Un guide éducatif pour outiller les enseignants
Pour répondre à cette problématique, le CJFCB a travaillé en étroite collaboration avec des spécialistes, notamment Marie-Ève Bouchard, linguiste et professeure au département d’études françaises, hispaniques et italiennes de l’Université de la Colombie-Britannique, afin de concevoir le guide Favoriser la sécurité linguistique chez les élèves : Guide de démarrage éducatif. Ce guide a pour objectif de fournir des ressources pratiques et pédagogiques permettant au personnel éducatif de mieux comprendre les défis liés à l’insécurité linguistique et y répondre.
« Pour ce projet de recherche mené en collaboration avec le CJFCB, j’ai réalisé des entrevues avec les enseignants, ce qui m’a permis de recueillir leur point de vue sur l’insécurité linguistique de leurs élèves », explique Marie-Ève Bouchard. « D’un point de vue intellectuel, la sécurité linguistique m’intéresse beaucoup. Dans la recherche socio-linguistique, l’insécurité linguistique est souvent perçue comme un problème social, comparable à la discrimination ou au racisme. »

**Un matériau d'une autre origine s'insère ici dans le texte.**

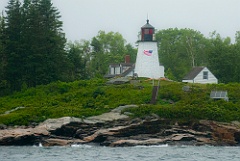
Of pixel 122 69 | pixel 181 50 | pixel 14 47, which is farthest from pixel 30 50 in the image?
pixel 181 50

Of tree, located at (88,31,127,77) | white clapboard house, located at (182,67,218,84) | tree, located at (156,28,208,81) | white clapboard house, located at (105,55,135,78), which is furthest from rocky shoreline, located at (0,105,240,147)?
tree, located at (88,31,127,77)

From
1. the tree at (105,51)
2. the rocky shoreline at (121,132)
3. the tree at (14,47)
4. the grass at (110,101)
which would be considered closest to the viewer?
the rocky shoreline at (121,132)

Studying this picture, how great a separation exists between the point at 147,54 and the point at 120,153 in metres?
25.6

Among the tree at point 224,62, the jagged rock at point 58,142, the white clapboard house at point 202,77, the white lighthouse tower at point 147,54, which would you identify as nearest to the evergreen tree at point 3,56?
the white lighthouse tower at point 147,54

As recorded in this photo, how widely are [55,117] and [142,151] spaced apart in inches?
421

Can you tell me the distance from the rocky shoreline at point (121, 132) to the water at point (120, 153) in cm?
148

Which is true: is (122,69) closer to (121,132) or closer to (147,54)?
(147,54)

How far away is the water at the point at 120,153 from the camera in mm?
46000

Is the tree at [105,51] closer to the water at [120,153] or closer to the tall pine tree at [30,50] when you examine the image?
the tall pine tree at [30,50]

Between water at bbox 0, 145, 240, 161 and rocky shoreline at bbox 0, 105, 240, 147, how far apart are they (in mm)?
1481

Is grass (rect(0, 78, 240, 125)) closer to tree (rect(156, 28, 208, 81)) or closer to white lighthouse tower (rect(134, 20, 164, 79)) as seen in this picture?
white lighthouse tower (rect(134, 20, 164, 79))

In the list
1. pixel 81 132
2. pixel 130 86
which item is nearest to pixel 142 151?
pixel 81 132

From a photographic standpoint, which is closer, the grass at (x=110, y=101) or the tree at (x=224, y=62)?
the grass at (x=110, y=101)

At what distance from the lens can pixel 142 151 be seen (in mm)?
50719
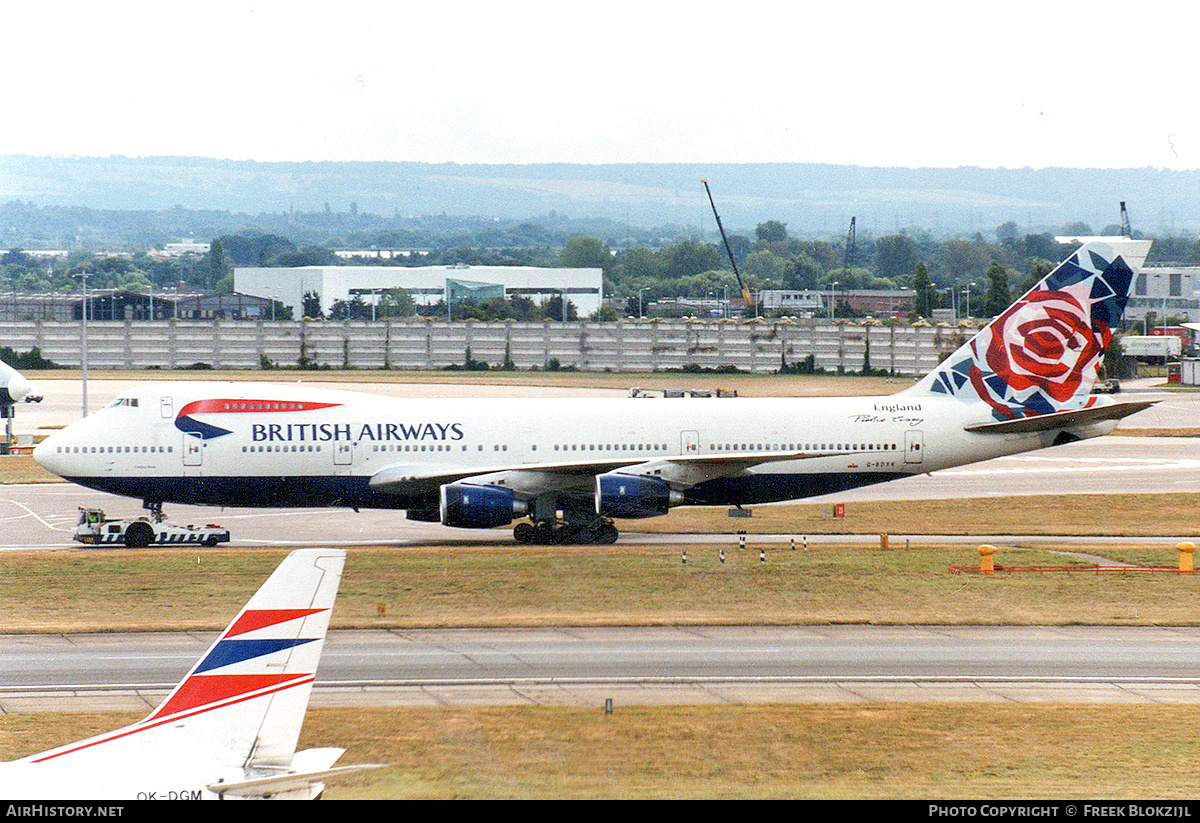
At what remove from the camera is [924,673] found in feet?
82.4

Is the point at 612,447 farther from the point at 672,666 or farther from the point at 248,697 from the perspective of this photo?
the point at 248,697

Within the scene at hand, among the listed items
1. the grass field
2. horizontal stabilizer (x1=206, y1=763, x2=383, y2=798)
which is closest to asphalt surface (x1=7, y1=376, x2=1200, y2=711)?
the grass field

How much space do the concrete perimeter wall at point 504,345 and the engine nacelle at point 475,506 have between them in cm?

Mme Bouchard poursuit : « Ce qui est ressorti des entrevues, c’est que de nombreux nouveaux enseignants en Colombie-Britannique, souvent issus de la France ou du Québec, se sentent mal préparés pour travailler dans un contexte francophone minoritaire. L’objectif du guide est de les aider à mieux comprendre cette réalité et à s’y adapter. »
Clémentine Creach précise que « le guide s’adresse particulièrement aux enseignants nouvellement arrivés en Colombie-Britannique, qui peuvent ne pas être familiers avec les réalités linguistiques locales. »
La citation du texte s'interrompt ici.